Set task. Swap every "green flower bud" in the material below for "unopened bud", and leave everything else as it is.

Provided entries.
## Start
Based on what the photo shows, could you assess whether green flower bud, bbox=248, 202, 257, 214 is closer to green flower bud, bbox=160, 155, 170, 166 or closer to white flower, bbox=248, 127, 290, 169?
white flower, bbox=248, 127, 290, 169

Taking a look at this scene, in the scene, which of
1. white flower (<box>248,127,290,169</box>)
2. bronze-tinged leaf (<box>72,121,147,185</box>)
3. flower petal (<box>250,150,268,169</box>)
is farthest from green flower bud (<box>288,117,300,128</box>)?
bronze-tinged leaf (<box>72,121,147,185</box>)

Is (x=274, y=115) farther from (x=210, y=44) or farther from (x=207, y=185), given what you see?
## End
Task result.
Based on what the photo shows, could you assess whether unopened bud, bbox=248, 202, 257, 214 is closer to unopened bud, bbox=160, 155, 170, 166 or closer to white flower, bbox=248, 127, 290, 169?
white flower, bbox=248, 127, 290, 169

Taking a look at this scene, in the scene, which of
1. white flower (<box>248,127,290,169</box>)
2. bronze-tinged leaf (<box>72,121,147,185</box>)
3. flower petal (<box>250,150,268,169</box>)
is farthest from unopened bud (<box>288,117,300,128</box>)?
bronze-tinged leaf (<box>72,121,147,185</box>)

Is (x=274, y=115) farther from (x=210, y=44) or farther from (x=207, y=185), given what you see?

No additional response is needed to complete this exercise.